--- Exercise objective ---
Every entry that follows is to be set down exactly, with its pictures omitted.
----
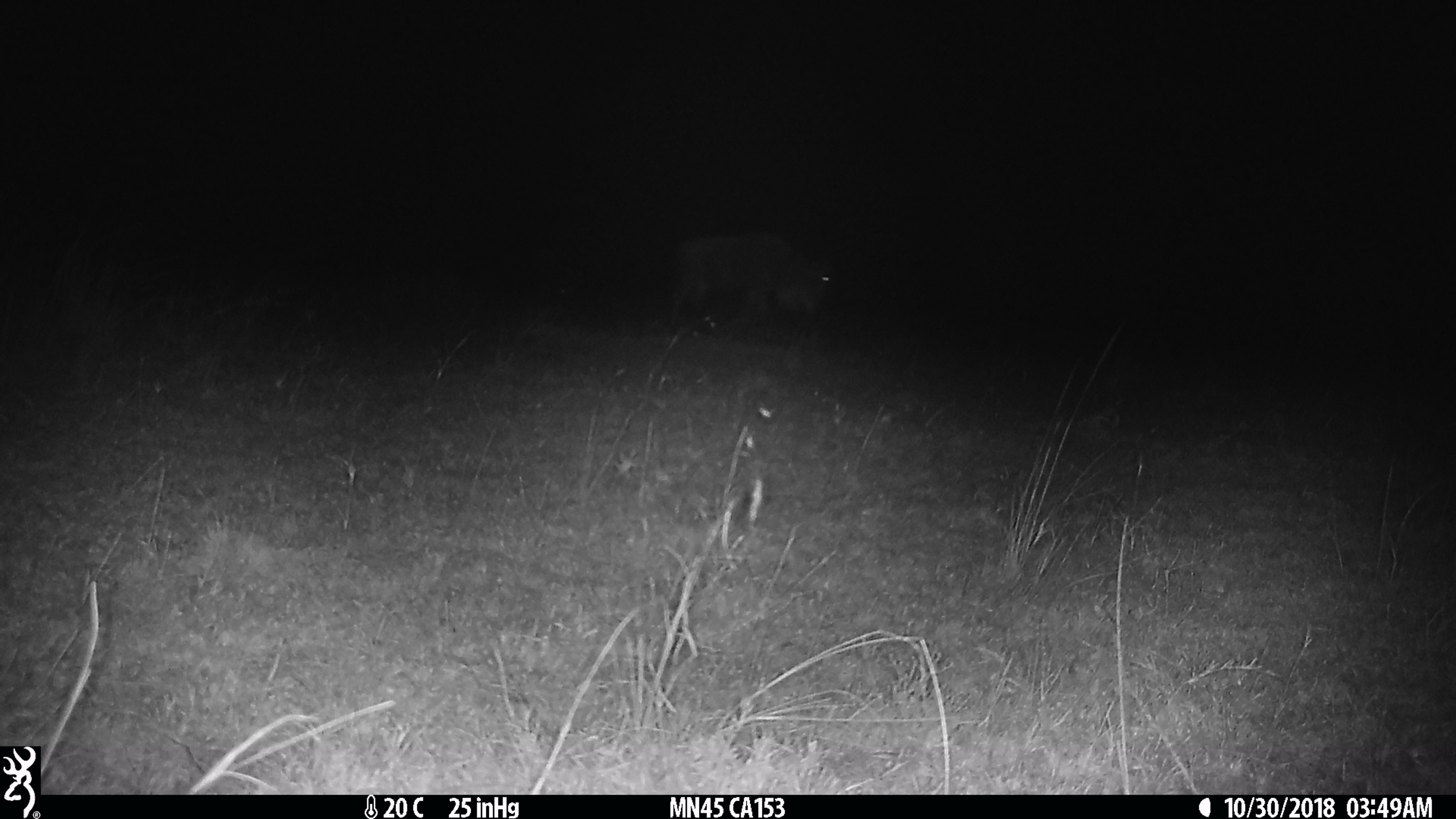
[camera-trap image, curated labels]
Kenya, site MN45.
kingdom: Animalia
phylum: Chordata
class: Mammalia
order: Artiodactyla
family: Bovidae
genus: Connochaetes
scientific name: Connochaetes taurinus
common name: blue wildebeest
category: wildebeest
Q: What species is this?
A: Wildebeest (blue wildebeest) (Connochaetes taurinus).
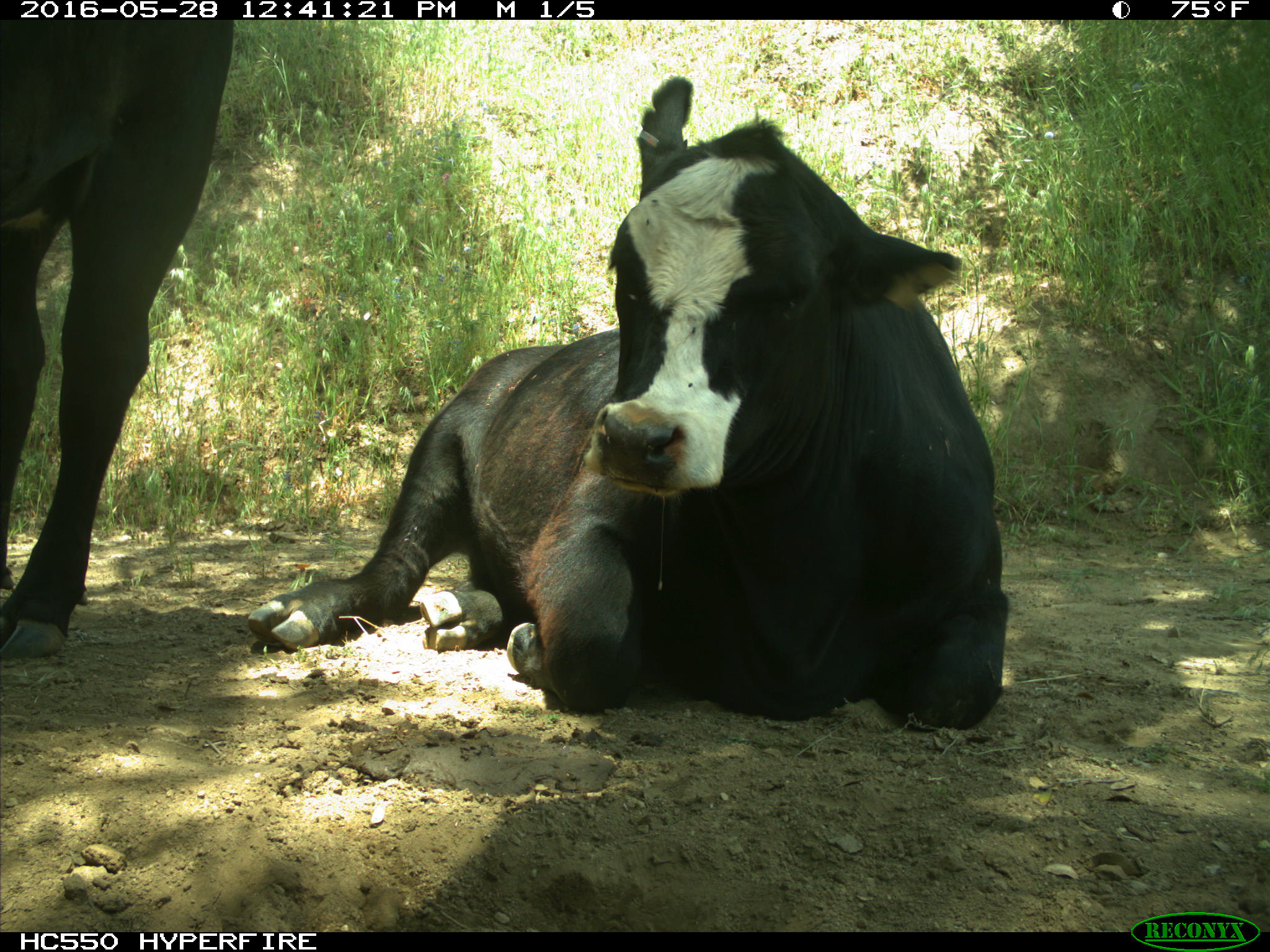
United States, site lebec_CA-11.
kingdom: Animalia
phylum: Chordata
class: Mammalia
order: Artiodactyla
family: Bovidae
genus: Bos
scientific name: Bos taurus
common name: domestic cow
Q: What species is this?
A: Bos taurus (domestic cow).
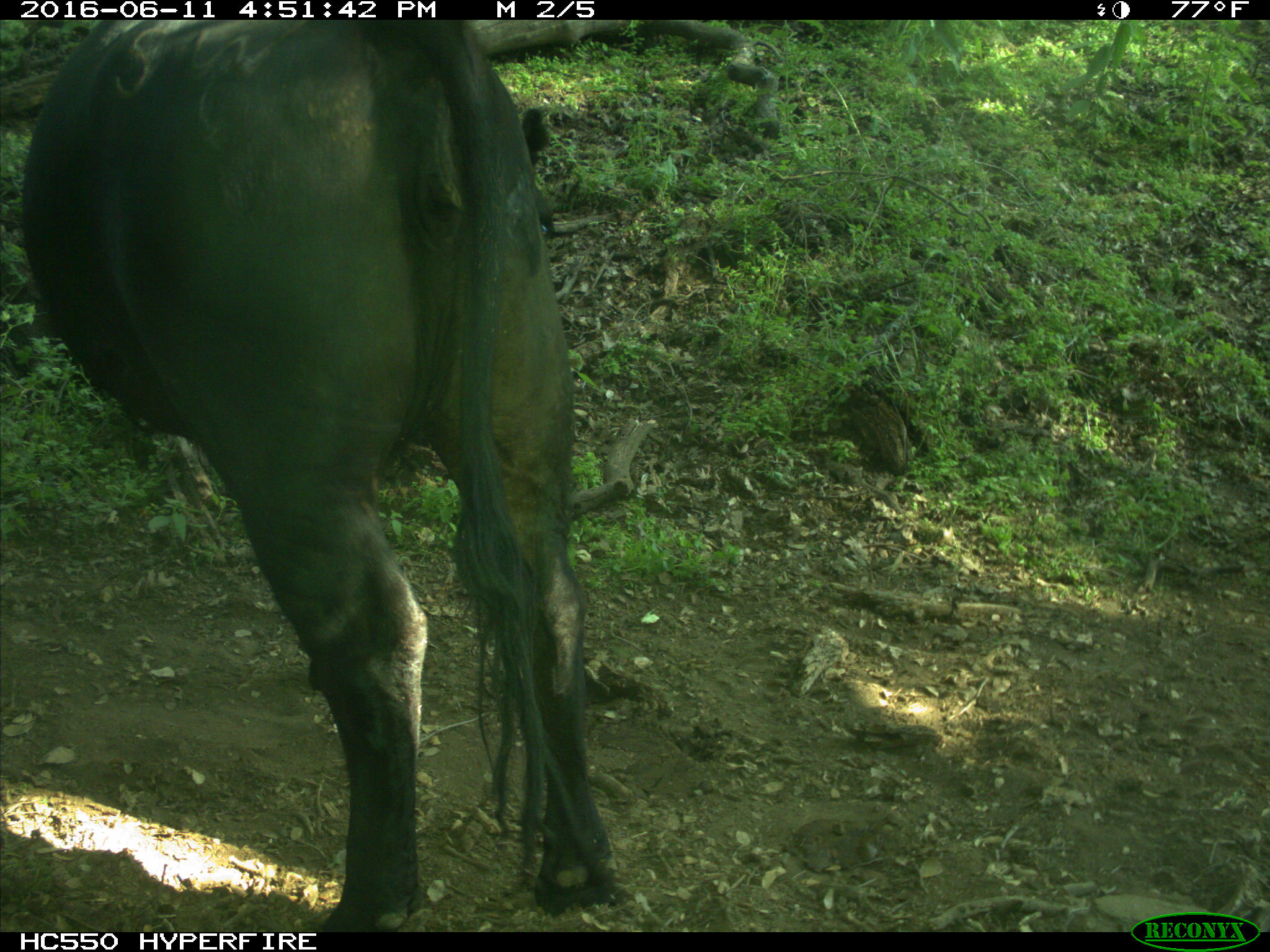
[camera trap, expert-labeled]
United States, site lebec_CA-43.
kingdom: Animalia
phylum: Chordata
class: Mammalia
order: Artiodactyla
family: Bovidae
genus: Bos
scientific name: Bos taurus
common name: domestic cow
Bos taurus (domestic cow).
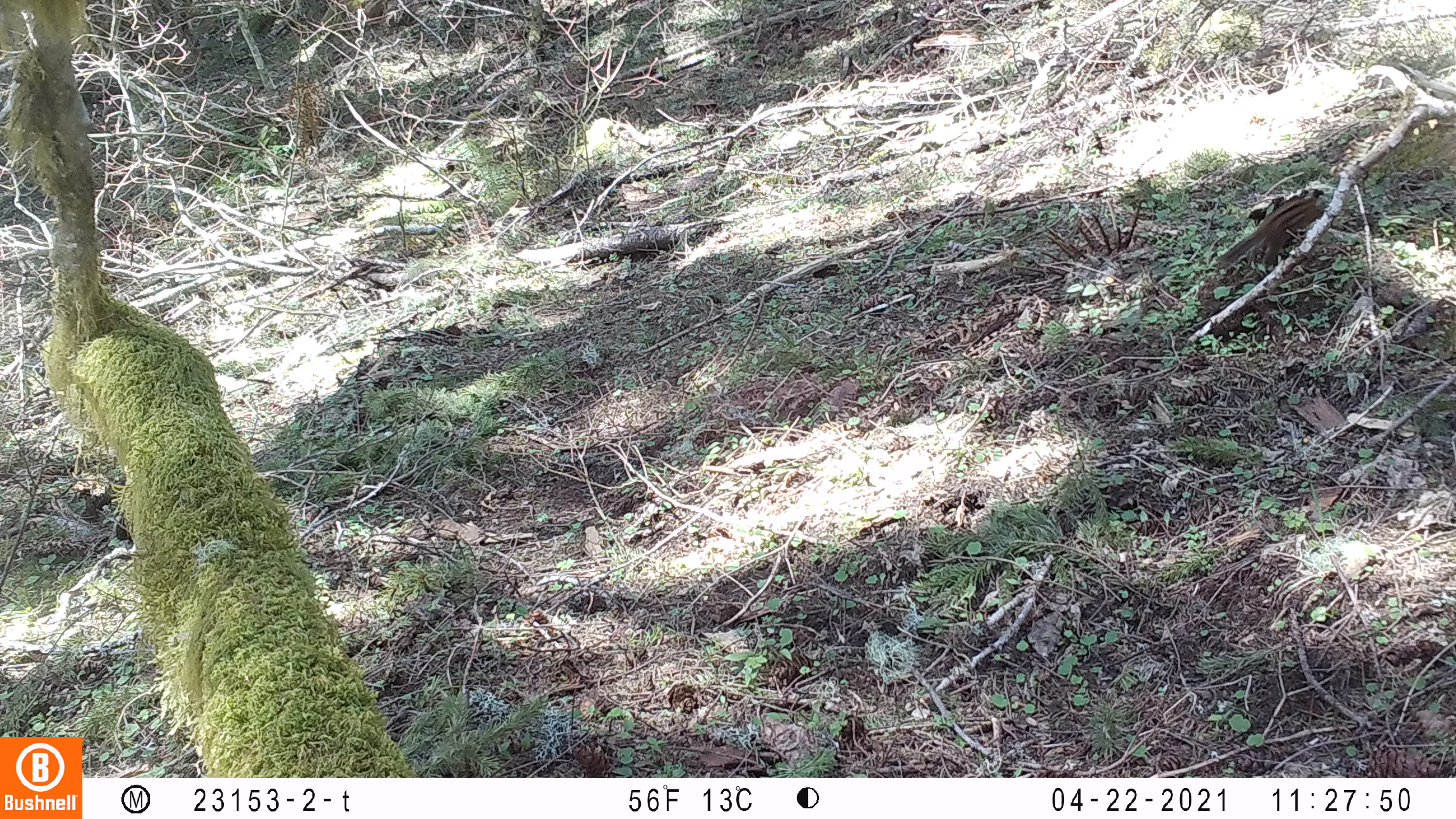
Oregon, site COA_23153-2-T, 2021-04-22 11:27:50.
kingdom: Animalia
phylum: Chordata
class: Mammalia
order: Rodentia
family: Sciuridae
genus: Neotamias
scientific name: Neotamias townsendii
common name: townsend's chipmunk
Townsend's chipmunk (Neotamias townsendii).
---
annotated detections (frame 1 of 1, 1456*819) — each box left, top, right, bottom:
----
--- Output of the task ---
[camera-trap image, curated labels]
Kenya, site MN45.
kingdom: Animalia
phylum: Chordata
class: Mammalia
order: Artiodactyla
family: Bovidae
genus: Connochaetes
scientific name: Connochaetes taurinus
common name: blue wildebeest
category: wildebeest
Q: What species is this?
A: Wildebeest (blue wildebeest) (Connochaetes taurinus).
United States, site lebec_CA-11.
kingdom: Animalia
phylum: Chordata
class: Mammalia
order: Artiodactyla
family: Bovidae
genus: Bos
scientific name: Bos taurus
common name: domestic cow
Q: What species is this?
A: Bos taurus (domestic cow).
[camera trap, expert-labeled]
United States, site lebec_CA-43.
kingdom: Animalia
phylum: Chordata
class: Mammalia
order: Artiodactyla
family: Bovidae
genus: Bos
scientific name: Bos taurus
common name: domestic cow
Bos taurus (domestic cow).
Oregon, site COA_23153-2-T, 2021-04-22 11:27:50.
kingdom: Animalia
phylum: Chordata
class: Mammalia
order: Rodentia
family: Sciuridae
genus: Neotamias
scientific name: Neotamias townsendii
common name: townsend's chipmunk
Townsend's chipmunk (Neotamias townsendii).
---
annotated detections (frame 1 of 1, 1456*819) — each box left, top, right, bottom:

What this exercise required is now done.